こういった仕事の実情と比較したら、日に 20 件ほどまだ見ぬ見込み客へコールしてみることや、陥落間近の見込み客と夜な夜な酒を煽りに行くことが正規の仕事であるという層の業務内容はなんとハイソなことかと想われます。無論、そこにはそこの苦労があることは重々承知してます。それにほとほと疲れるときも、どうにもノルマなんか達しない気がして投げ出したい気分になるときもあります。が、それでもなお、先に挙げたどれよりも地を這う困難を伴う泥臭いものという表現に値するようには到底思えないわけです。それはボクが知らない外交員の秘密の仕事があるからなのかもしれませんが。

色々な業態がありますから一概ではありませんが、大まかに言って、新規開拓の外交員の担当業務の重い部分は前半戦か小さければ第一クオーターの範囲の中にあります。最初のアタックリストから以南、顧客側の検収までの全行程で眺めたときには、顧客という単位は実のところ最も大雑把な単位です。そこから下流の工程で生じるものは、案件1件、納品物1点、ページ1ページ、特集1記事、行1行、文字1文字、色一色、最悪1ドットですか。全てを完遂するには、そういう事細かな世界が待ち受けています。メートルがセンチメートルに、センチメートルがミリメートルに、ミリメートルがミクロンにという様相です。それはもう、泥濃度マックスの泥水を来る日も来る日も啜っているとしか表現の仕方が見当たりません。

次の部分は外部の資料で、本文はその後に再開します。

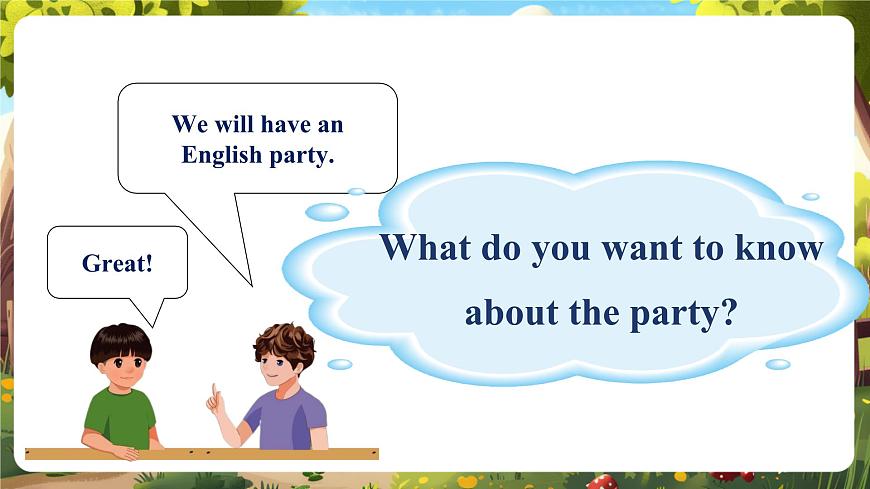 We will have an English party.

Great!

What do you want to know about the party?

自身がどちらかというと頭を使うことが苦手で、この苦手を理由にして思考する業務を避けることが許されてしまい、そのため野暮で垢抜けていない手法の強い肯定が存在意義なり自己証明なり承認欲求の鍵となり、この鍵が一般にも当てはまることが検証済みであるかのように喧伝され、そういった一連の結果として、ほとんど全く計画的ではなく、其の日其の日の朝刊次第の、気力体力勝負の、あたって砕けることの潔さの側面を強調して、そうやって偶然に任せたフーテンな取り組みによる日銭を成果とする。この有様の一連に慇懃な呼び名をつけて、自分にとって最も緩くチューニングされた環境の継続を確保するというのでは、個別プロセスもプロセスの一般化も、弱い者との共栄も、何一つ実現しそうに見えませんし、単純に労務管理的にいって甚だ不整合です。

これを読む人間に、泥臭いを好む人物は殆ど居ないだろうとは想いますが、もしもいるのならどうかこの機会に、苦手であることは重々承知してますがどうか前向きに、プロセスの洗練と、成果の効率化と、労働時間の短縮とひいては経費縮減、自分以外の個性を認める寛容を宜しくお願いしたいところです。
また純粋に、市場を知り、個々ニーズを知り、敵を洞察し、事前のシミュレーションし、イメトレを怠らず、練習を惜しまず、コーチを惜しまず、もちろん得意の体当たりもして、手法別の結果を集計し、反省し、改善し、無骨な体当たり以外の汎用性ある、願わくば体力がない者でも真似ができて成果を生める、そういった手法を編み出すことが出来ずにいる状況に、終止符をば。

事がなにであるにつけですが、猿は高いところへ上りたがるらしいですし、水は低いところへ流れたがるらしいです。ですから、なにか発言をしたり他者へ影響を及ぼすようなことをしたりする際には、それが利己的すぎやしないか、不必要に利他的すぎやしないか、狭い範囲だけに捕らわれていないか、他の正義はないか、よくよく考えて、厳しく戒めて行うよう努めなくてはならないと、身につまされます。